Some FDWs have even commented on social media that they would rather be terminated than be forced by their employers to take the jab. This appears to have already happened, with one employer saying in a post on a newspaper site, “I just had to fire one of my helpers as she refused to get vaccinated.”

When asked if employers have the right to terminate a helper who refuse to abide by their order to get inoculated, Tellez said that problem should not even arise because everyone must do their part to help contain the spread of the virus in the community.


Ang lagi kong sinasabi, alam ninyo, samantalahin ninyo ang pagkakataon na ito. Libre na ang bakuna, magiging mas ligtas ka pa,” she said. (You know, you should take advantage of this chance. The vaccine is free, and gives you better protection).

To those who fear that getting the vaccine could have serious medical consequences, she said she reminds the doubter about how they were vaccinated when they were young against many other illnesses which are not even as deadly as Covid-19, like polio, tuberculosis, mumps and rubella.


Ang sabi ko, noong mga sanggol o bata sila ay binakunahan din sila, at walang namang naging masamang epekto. Sa halip, nakatulong iyon para makaiwas sila sa mga malalang sakit.” (I tell them, when they were babies or small kids they also had vaccines, and did not suffer any adverse consequences. In fact, that helped them avoid acquiring any serious illnesses).

Tellez says migrant workers should decide on their own to get the vaccine

If, on the other hand, it is their employer that does not want them vaccinated, Tellez said the worker should just make the appointment herself, and get the jab on her day off.

What everyone should bear in mind, she said, is that the vaccine protects not only the individual, but everyone around her or him. “The employer should be thankful that the migrant worker is doing the right thing in protecting everyone in their household," she said.

Quintin echoes the advice. “Wala pong dapat ikatakot dito. Kung mayroon kayong mga agam-agam hinggil sa bakuna, maigi pong sumangguni sa inyong doktor upang mabigyan ng tamang payo,” he said. (You have no reason to fear. If you have concerns about the vaccine, you should consult your doctor so you can be given proper advice).

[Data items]
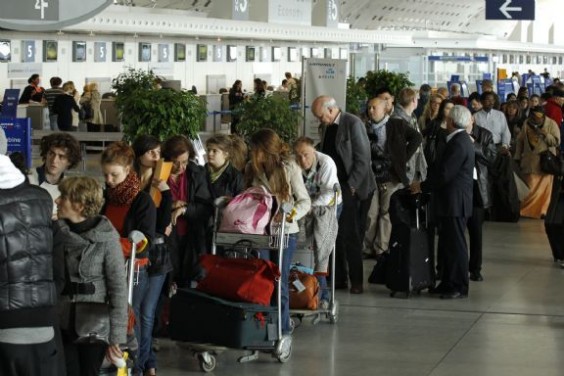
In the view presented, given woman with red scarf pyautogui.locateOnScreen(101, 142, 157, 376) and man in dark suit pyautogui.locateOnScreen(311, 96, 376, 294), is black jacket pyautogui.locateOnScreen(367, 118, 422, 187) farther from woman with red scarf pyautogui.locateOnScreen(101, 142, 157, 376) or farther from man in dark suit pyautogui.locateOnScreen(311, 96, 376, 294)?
woman with red scarf pyautogui.locateOnScreen(101, 142, 157, 376)

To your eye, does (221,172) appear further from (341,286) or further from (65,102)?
(65,102)

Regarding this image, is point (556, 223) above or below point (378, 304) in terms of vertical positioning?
above

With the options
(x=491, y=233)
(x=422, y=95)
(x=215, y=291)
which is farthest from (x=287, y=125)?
(x=422, y=95)

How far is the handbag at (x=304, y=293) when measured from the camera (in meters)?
9.77

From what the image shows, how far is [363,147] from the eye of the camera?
1144 cm

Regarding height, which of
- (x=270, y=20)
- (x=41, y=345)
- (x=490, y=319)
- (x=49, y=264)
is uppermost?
(x=270, y=20)

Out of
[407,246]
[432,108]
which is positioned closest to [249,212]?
[407,246]

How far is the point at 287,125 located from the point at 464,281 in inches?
170

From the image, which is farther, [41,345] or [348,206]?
[348,206]

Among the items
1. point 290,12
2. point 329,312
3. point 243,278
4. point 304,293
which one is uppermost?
point 290,12

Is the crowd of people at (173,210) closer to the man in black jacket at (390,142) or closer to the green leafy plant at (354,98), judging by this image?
the man in black jacket at (390,142)

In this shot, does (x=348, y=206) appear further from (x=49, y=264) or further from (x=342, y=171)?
(x=49, y=264)

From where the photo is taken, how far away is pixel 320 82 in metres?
16.5

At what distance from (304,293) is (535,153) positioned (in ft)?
27.1
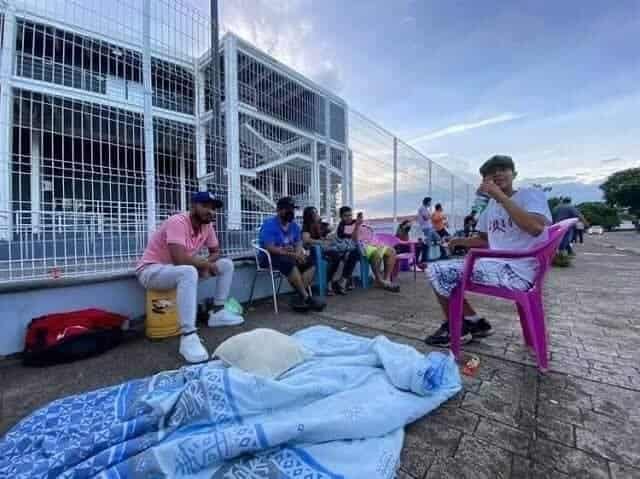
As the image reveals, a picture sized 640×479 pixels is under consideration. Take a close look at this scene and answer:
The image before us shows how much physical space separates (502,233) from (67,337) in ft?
9.38

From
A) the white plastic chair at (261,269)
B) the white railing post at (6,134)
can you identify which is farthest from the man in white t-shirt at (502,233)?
the white railing post at (6,134)

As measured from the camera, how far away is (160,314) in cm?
224

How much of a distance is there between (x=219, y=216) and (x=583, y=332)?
3.46 metres

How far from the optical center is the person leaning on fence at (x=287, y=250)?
2.97 meters

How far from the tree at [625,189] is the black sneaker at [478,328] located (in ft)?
153

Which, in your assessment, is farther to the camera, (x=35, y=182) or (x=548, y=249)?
(x=35, y=182)

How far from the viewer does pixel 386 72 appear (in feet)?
19.3

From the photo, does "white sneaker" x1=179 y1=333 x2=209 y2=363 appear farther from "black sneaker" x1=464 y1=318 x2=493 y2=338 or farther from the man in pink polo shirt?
"black sneaker" x1=464 y1=318 x2=493 y2=338

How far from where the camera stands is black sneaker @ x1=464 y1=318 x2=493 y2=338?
6.81 feet

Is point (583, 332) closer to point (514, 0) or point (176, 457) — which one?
point (176, 457)

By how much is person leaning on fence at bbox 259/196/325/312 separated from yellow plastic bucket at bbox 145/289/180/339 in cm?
104

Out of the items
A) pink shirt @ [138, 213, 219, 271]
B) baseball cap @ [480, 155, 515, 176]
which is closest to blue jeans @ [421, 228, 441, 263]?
baseball cap @ [480, 155, 515, 176]

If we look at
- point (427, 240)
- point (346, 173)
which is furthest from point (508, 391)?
point (427, 240)

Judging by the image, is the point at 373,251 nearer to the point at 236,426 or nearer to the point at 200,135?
the point at 200,135
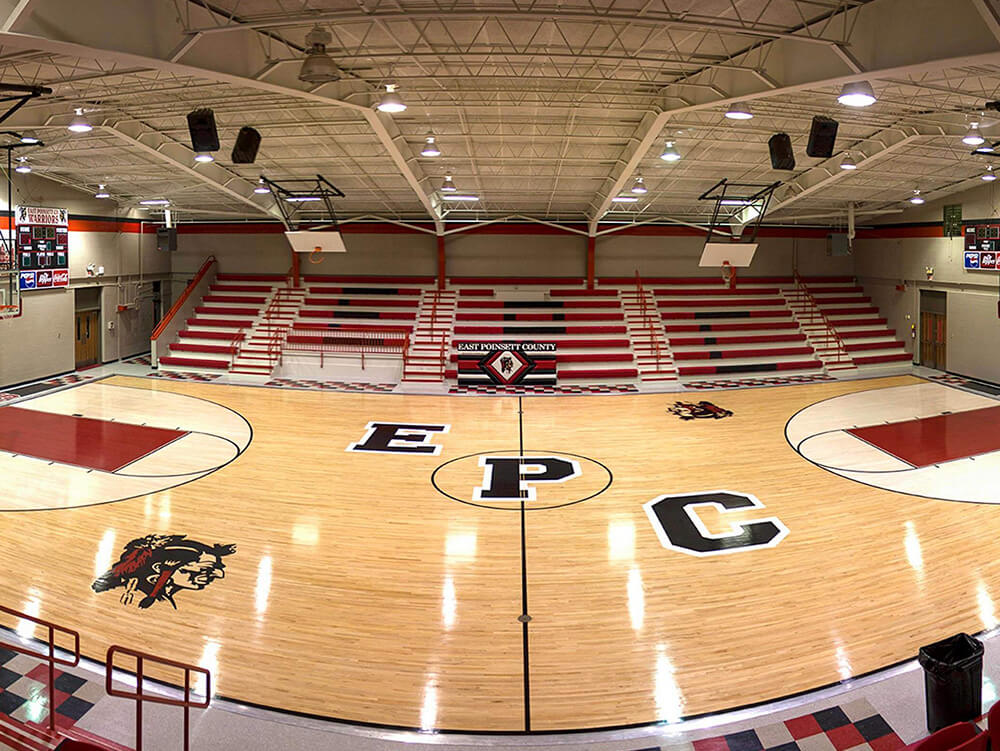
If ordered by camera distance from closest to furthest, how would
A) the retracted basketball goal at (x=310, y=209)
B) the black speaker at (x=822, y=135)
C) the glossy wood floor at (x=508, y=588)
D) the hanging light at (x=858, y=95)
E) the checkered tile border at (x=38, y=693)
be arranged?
the checkered tile border at (x=38, y=693), the glossy wood floor at (x=508, y=588), the hanging light at (x=858, y=95), the black speaker at (x=822, y=135), the retracted basketball goal at (x=310, y=209)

PROMPT A: Duplicate the portion of the article on vaccinating domestic workers from "What everyone should" up to and including "given proper advice).".
PROMPT B: According to the article on vaccinating domestic workers, why should an employer be thankful when a migrant worker gets vaccinated?
PROMPT C: Resume the article on vaccinating domestic workers after its final sentence.
The listing bears no relation to the article on vaccinating foreign domestic workers.

RESULT A:
What everyone should bear in mind, she said, is that the vaccine protects not only the individual, but everyone around her or him. “The employer should be thankful that the migrant worker is doing the right thing in protecting everyone in their household," she said.

Quintin echoes the advice. “Wala pong dapat ikatakot dito. Kung mayroon kayong mga agam-agam hinggil sa bakuna, maigi pong sumangguni sa inyong doktor upang mabigyan ng tamang payo,” he said. (You have no reason to fear. If you have concerns about the vaccine, you should consult your doctor so you can be given proper advice).

RESULT B: Tellez said the vaccine protects not only the person who receives it but also everyone around that person. A vaccinated worker is therefore helping protect everyone in the employer's household.

RESULT C:
Sa pangkalahatan, hinihikayat ko po kayong magpabakuna laban sa COVID-19, alang-alang sa inyong kalusugan at sa kaligtasan ng pamayanan. Sa ganitong paraan, makakatulong po tayo sa muling pagbabalik ng normal na pamumuhay nating lahat.”

(Overall, I appeal to you to get vaccinated against Covid-19, for your own well-being, and the safety of everyone. In this manner, we would be able to help get our lives back to normal).

Still, Filipinos were reminded that vaccination remains voluntary. Thus, neither the Hong Kong  nor the Philippine government is attaching any special privilege just yet to anyone who willingly gets the jab.

ConGen Tejada said this means that the apparently growing concern among Filipino migrants that they will not be able to be allowed into the Philippines, or re-enter Hong Kong if they haven’t been vaccinated, is far from true.

“It is status quo,” he said, adding that vaccination will not give anyone any special privilege, like skipping Hong Kong’s rigid 21-day hotel quarantine for all new arrivals.

Two recent arrivals from the Philippines are included in today's Covid-19 cases

The statements of assurance came as Hong Kong reported 10 new confirmed cases of Covid-19, four of them imported, including two Filipina domestic workers.

One of the Filipinas is 26 years old and arrived on Mar 16 via Philippine Airlines flight PR300. She tested positive at the airport. The other is 35 years old and tested positive on her 12th day in hotel quarantine. Both are asymptomatic.

The third case is a 44-year-old Indonesian domestic helper who was found infected at the airport. The fourth is a 26-year-old male resident who arrived in Pakistan, and tested positive on his second sample while in quarantine.

Of the six local cases, three had unknown sources, while the other three were linked to previous infections.

Among the untraceable cases is one involving a 15-year-old school boy, a 35-year-old female marketing manager and a 36-year-old male engineer. They all went for testing after developing symptoms like cough and cold, sore throat and loss of sense of smell.